STATED TASK = Please write out the material that follows, exactly as it stands.

[INFORMATION PROVIDED start]

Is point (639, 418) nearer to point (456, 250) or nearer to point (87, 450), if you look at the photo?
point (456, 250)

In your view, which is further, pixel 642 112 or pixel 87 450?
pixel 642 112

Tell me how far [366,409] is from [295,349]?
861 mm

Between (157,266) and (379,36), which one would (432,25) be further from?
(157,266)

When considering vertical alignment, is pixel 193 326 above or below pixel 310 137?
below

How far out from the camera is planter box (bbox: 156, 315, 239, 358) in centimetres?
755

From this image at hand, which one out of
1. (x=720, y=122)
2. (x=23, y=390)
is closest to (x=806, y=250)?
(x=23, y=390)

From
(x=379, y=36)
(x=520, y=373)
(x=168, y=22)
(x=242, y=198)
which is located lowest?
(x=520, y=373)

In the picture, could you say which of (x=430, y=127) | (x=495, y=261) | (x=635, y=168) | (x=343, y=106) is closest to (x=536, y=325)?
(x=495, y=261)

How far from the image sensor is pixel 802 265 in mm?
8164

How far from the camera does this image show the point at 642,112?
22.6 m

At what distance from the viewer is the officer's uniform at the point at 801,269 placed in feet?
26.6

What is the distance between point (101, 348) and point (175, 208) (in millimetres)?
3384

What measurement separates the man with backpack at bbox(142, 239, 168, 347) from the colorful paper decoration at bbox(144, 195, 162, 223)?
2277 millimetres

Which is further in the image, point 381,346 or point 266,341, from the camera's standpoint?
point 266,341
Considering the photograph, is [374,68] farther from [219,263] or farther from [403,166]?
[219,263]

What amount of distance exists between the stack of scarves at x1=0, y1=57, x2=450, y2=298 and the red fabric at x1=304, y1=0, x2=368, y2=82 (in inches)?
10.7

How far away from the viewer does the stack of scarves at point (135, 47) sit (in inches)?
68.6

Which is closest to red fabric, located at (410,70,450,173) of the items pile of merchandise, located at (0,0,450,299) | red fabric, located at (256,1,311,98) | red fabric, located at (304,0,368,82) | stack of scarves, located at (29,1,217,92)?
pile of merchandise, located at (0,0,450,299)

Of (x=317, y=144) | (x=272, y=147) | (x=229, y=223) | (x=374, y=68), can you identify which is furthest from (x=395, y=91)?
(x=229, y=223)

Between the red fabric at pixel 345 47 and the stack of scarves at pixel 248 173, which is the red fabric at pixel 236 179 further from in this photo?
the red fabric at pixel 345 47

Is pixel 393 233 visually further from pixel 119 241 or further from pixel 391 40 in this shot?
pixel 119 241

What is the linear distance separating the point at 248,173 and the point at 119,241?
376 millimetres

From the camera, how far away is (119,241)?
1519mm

[INFORMATION PROVIDED end]

WRITTEN ANSWER =
Is point (639, 418) nearer to point (456, 250) or nearer to point (87, 450), if you look at the photo?
point (456, 250)

In your view, which is further, pixel 642 112 or pixel 87 450?
pixel 642 112

Tell me how far [366,409] is from [295,349]?
861 mm

Between (157,266) and (379,36), which one would (432,25) be further from?
(157,266)

When considering vertical alignment, is pixel 193 326 above or below pixel 310 137?
below

How far out from the camera is planter box (bbox: 156, 315, 239, 358) in centimetres?
755

From this image at hand, which one out of
1. (x=720, y=122)
2. (x=23, y=390)
is closest to (x=806, y=250)?
(x=23, y=390)

From
(x=379, y=36)
(x=520, y=373)
(x=168, y=22)
(x=242, y=198)
which is located lowest?
(x=520, y=373)

In the picture, could you say which of (x=430, y=127) | (x=495, y=261) | (x=635, y=168) | (x=343, y=106) is closest to (x=536, y=325)?
(x=495, y=261)

How far from the image sensor is pixel 802 265 in mm?
8164

How far from the camera does this image show the point at 642,112?
22.6 m

At what distance from the viewer is the officer's uniform at the point at 801,269 placed in feet?
26.6

What is the distance between point (101, 348) and point (175, 208) (in millimetres)?
3384

What measurement separates the man with backpack at bbox(142, 239, 168, 347) from the colorful paper decoration at bbox(144, 195, 162, 223)?
2277 millimetres

Which is further in the image, point 381,346 or point 266,341, from the camera's standpoint?
point 266,341
Considering the photograph, is [374,68] farther from [219,263] or farther from [403,166]?
[219,263]

What amount of distance exists between the stack of scarves at x1=0, y1=57, x2=450, y2=298 and the red fabric at x1=304, y1=0, x2=368, y2=82 (in inches)?
10.7

How far away from the viewer does the stack of scarves at point (135, 47) sit (in inches)?
68.6

Which is closest to red fabric, located at (410,70,450,173) of the items pile of merchandise, located at (0,0,450,299) | red fabric, located at (256,1,311,98) | red fabric, located at (304,0,368,82) | stack of scarves, located at (29,1,217,92)?
pile of merchandise, located at (0,0,450,299)

Of (x=317, y=144) | (x=272, y=147) | (x=229, y=223) | (x=374, y=68), can you identify which is furthest from (x=395, y=91)?
(x=229, y=223)

Between the red fabric at pixel 345 47 and the stack of scarves at pixel 248 173, which is the red fabric at pixel 236 179 further from in this photo?
the red fabric at pixel 345 47

Is pixel 393 233 visually further from pixel 119 241 or further from pixel 391 40 in this shot?
pixel 119 241

What is the linear distance separating the point at 248,173 and the point at 119,241?
376 millimetres

From the camera, how far away is (119,241)?
1519mm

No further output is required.